Riverbend has earned industry recognition for surgical patient care as well as “middle of the road” scores on a national hospital safety ranking. Hospital staff says they want to get medical error rates to “near zero.” They believe TeamSTEPPS will help.

The safety program is designed to enhance operating room communication—a common reason for many accidents and errors in hospitals. Dr. Andrea Halliday is a practicing neurosurgeon and Patient Safety Officer.

Halliday: “Human beings make errors and if we are all on the same team, we can prevent any of those errors from reaching the patient. And, we’re practicing the communication skills with simulation.”
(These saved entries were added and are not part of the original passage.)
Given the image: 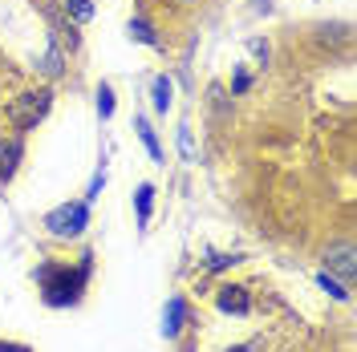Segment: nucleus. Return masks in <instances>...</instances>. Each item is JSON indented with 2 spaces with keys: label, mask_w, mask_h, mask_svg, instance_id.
Wrapping results in <instances>:
<instances>
[{
  "label": "nucleus",
  "mask_w": 357,
  "mask_h": 352,
  "mask_svg": "<svg viewBox=\"0 0 357 352\" xmlns=\"http://www.w3.org/2000/svg\"><path fill=\"white\" fill-rule=\"evenodd\" d=\"M126 37L138 41V45H146V49H162V37H158V29L146 21V17H130V21H126Z\"/></svg>",
  "instance_id": "8"
},
{
  "label": "nucleus",
  "mask_w": 357,
  "mask_h": 352,
  "mask_svg": "<svg viewBox=\"0 0 357 352\" xmlns=\"http://www.w3.org/2000/svg\"><path fill=\"white\" fill-rule=\"evenodd\" d=\"M317 284L325 287V291H329L333 300H349V284H341V280H333L329 271H321V275H317Z\"/></svg>",
  "instance_id": "15"
},
{
  "label": "nucleus",
  "mask_w": 357,
  "mask_h": 352,
  "mask_svg": "<svg viewBox=\"0 0 357 352\" xmlns=\"http://www.w3.org/2000/svg\"><path fill=\"white\" fill-rule=\"evenodd\" d=\"M49 110H53V89H29V93H21V97L13 102L8 118H13L17 134H29V130L41 126Z\"/></svg>",
  "instance_id": "3"
},
{
  "label": "nucleus",
  "mask_w": 357,
  "mask_h": 352,
  "mask_svg": "<svg viewBox=\"0 0 357 352\" xmlns=\"http://www.w3.org/2000/svg\"><path fill=\"white\" fill-rule=\"evenodd\" d=\"M236 264H244V255H240V251H231V255H215V259L207 264V271H223V267H236Z\"/></svg>",
  "instance_id": "17"
},
{
  "label": "nucleus",
  "mask_w": 357,
  "mask_h": 352,
  "mask_svg": "<svg viewBox=\"0 0 357 352\" xmlns=\"http://www.w3.org/2000/svg\"><path fill=\"white\" fill-rule=\"evenodd\" d=\"M134 211H138V223H142V227L151 223V211H155V186H151V182H142V186L134 191Z\"/></svg>",
  "instance_id": "10"
},
{
  "label": "nucleus",
  "mask_w": 357,
  "mask_h": 352,
  "mask_svg": "<svg viewBox=\"0 0 357 352\" xmlns=\"http://www.w3.org/2000/svg\"><path fill=\"white\" fill-rule=\"evenodd\" d=\"M215 308L227 312V316H248L252 312V296H248L244 284H223L215 291Z\"/></svg>",
  "instance_id": "4"
},
{
  "label": "nucleus",
  "mask_w": 357,
  "mask_h": 352,
  "mask_svg": "<svg viewBox=\"0 0 357 352\" xmlns=\"http://www.w3.org/2000/svg\"><path fill=\"white\" fill-rule=\"evenodd\" d=\"M325 271H337L345 284H354L357 275V264H354V243H337L325 251Z\"/></svg>",
  "instance_id": "6"
},
{
  "label": "nucleus",
  "mask_w": 357,
  "mask_h": 352,
  "mask_svg": "<svg viewBox=\"0 0 357 352\" xmlns=\"http://www.w3.org/2000/svg\"><path fill=\"white\" fill-rule=\"evenodd\" d=\"M151 102H155L158 113H167L171 106H175V86H171V77H167V73H158V77H155V86H151Z\"/></svg>",
  "instance_id": "9"
},
{
  "label": "nucleus",
  "mask_w": 357,
  "mask_h": 352,
  "mask_svg": "<svg viewBox=\"0 0 357 352\" xmlns=\"http://www.w3.org/2000/svg\"><path fill=\"white\" fill-rule=\"evenodd\" d=\"M227 352H264V340H248V344H236V349Z\"/></svg>",
  "instance_id": "21"
},
{
  "label": "nucleus",
  "mask_w": 357,
  "mask_h": 352,
  "mask_svg": "<svg viewBox=\"0 0 357 352\" xmlns=\"http://www.w3.org/2000/svg\"><path fill=\"white\" fill-rule=\"evenodd\" d=\"M45 231L53 239H82L89 227V202H61L45 215Z\"/></svg>",
  "instance_id": "2"
},
{
  "label": "nucleus",
  "mask_w": 357,
  "mask_h": 352,
  "mask_svg": "<svg viewBox=\"0 0 357 352\" xmlns=\"http://www.w3.org/2000/svg\"><path fill=\"white\" fill-rule=\"evenodd\" d=\"M66 13L77 24H86V21H93V0H66Z\"/></svg>",
  "instance_id": "14"
},
{
  "label": "nucleus",
  "mask_w": 357,
  "mask_h": 352,
  "mask_svg": "<svg viewBox=\"0 0 357 352\" xmlns=\"http://www.w3.org/2000/svg\"><path fill=\"white\" fill-rule=\"evenodd\" d=\"M248 89H252V77H248L244 69H236V77H231V97H240Z\"/></svg>",
  "instance_id": "19"
},
{
  "label": "nucleus",
  "mask_w": 357,
  "mask_h": 352,
  "mask_svg": "<svg viewBox=\"0 0 357 352\" xmlns=\"http://www.w3.org/2000/svg\"><path fill=\"white\" fill-rule=\"evenodd\" d=\"M178 4H199V0H178Z\"/></svg>",
  "instance_id": "23"
},
{
  "label": "nucleus",
  "mask_w": 357,
  "mask_h": 352,
  "mask_svg": "<svg viewBox=\"0 0 357 352\" xmlns=\"http://www.w3.org/2000/svg\"><path fill=\"white\" fill-rule=\"evenodd\" d=\"M37 69H41L45 77H61V73H66V65H61V49H57V45H49V49H45V57L37 61Z\"/></svg>",
  "instance_id": "12"
},
{
  "label": "nucleus",
  "mask_w": 357,
  "mask_h": 352,
  "mask_svg": "<svg viewBox=\"0 0 357 352\" xmlns=\"http://www.w3.org/2000/svg\"><path fill=\"white\" fill-rule=\"evenodd\" d=\"M0 352H33L29 344H13V340H0Z\"/></svg>",
  "instance_id": "22"
},
{
  "label": "nucleus",
  "mask_w": 357,
  "mask_h": 352,
  "mask_svg": "<svg viewBox=\"0 0 357 352\" xmlns=\"http://www.w3.org/2000/svg\"><path fill=\"white\" fill-rule=\"evenodd\" d=\"M178 150H183V158H187V162L195 158V142H191V126H178Z\"/></svg>",
  "instance_id": "18"
},
{
  "label": "nucleus",
  "mask_w": 357,
  "mask_h": 352,
  "mask_svg": "<svg viewBox=\"0 0 357 352\" xmlns=\"http://www.w3.org/2000/svg\"><path fill=\"white\" fill-rule=\"evenodd\" d=\"M114 106H118V97H114V89L102 81V86H98V118H102V122H110Z\"/></svg>",
  "instance_id": "13"
},
{
  "label": "nucleus",
  "mask_w": 357,
  "mask_h": 352,
  "mask_svg": "<svg viewBox=\"0 0 357 352\" xmlns=\"http://www.w3.org/2000/svg\"><path fill=\"white\" fill-rule=\"evenodd\" d=\"M102 186H106V170L98 166V170H93V178H89V191H86V198H82V202H93V198L102 195Z\"/></svg>",
  "instance_id": "16"
},
{
  "label": "nucleus",
  "mask_w": 357,
  "mask_h": 352,
  "mask_svg": "<svg viewBox=\"0 0 357 352\" xmlns=\"http://www.w3.org/2000/svg\"><path fill=\"white\" fill-rule=\"evenodd\" d=\"M134 130H138V138H142V146L151 150V158L162 162V142H158V134L151 130V122H146V118H134Z\"/></svg>",
  "instance_id": "11"
},
{
  "label": "nucleus",
  "mask_w": 357,
  "mask_h": 352,
  "mask_svg": "<svg viewBox=\"0 0 357 352\" xmlns=\"http://www.w3.org/2000/svg\"><path fill=\"white\" fill-rule=\"evenodd\" d=\"M183 328H187V300L183 296H171L167 300V312H162V336L175 340Z\"/></svg>",
  "instance_id": "7"
},
{
  "label": "nucleus",
  "mask_w": 357,
  "mask_h": 352,
  "mask_svg": "<svg viewBox=\"0 0 357 352\" xmlns=\"http://www.w3.org/2000/svg\"><path fill=\"white\" fill-rule=\"evenodd\" d=\"M248 49H252V57H260V61H268V53H272L264 37H252V41H248Z\"/></svg>",
  "instance_id": "20"
},
{
  "label": "nucleus",
  "mask_w": 357,
  "mask_h": 352,
  "mask_svg": "<svg viewBox=\"0 0 357 352\" xmlns=\"http://www.w3.org/2000/svg\"><path fill=\"white\" fill-rule=\"evenodd\" d=\"M93 275V255H82L77 264H41L37 267V287H41V300L49 308H69L86 296V284Z\"/></svg>",
  "instance_id": "1"
},
{
  "label": "nucleus",
  "mask_w": 357,
  "mask_h": 352,
  "mask_svg": "<svg viewBox=\"0 0 357 352\" xmlns=\"http://www.w3.org/2000/svg\"><path fill=\"white\" fill-rule=\"evenodd\" d=\"M21 158H24L21 134H13V138H0V186H8V182H13L17 166H21Z\"/></svg>",
  "instance_id": "5"
}]
</instances>
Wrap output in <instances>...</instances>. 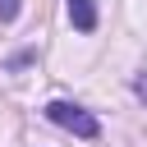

TeamSTEPPS consists of four basic practices: Call backs, when a request is repeated before acted upon. Handoffs, when a patient is transferred from one care setting to another and a check-list of all pertinent information is shared. Then there’s briefings and debriefings.

This Friday morning, the operating room at Riverbend will be closed for the three-hour training. Surgical teams will use a medical model to simulate a live patient and complications that might arise. Again, Dr. Halliday.

Halliday: “It’s not rocket science, it’s not brain surgery. It’s all very intuitive but it’s still something that needs to be practiced so that it becomes part of our behavior on a routine basis.”

The new protocols are expected to increase safety, improve quality of care and reduce costs.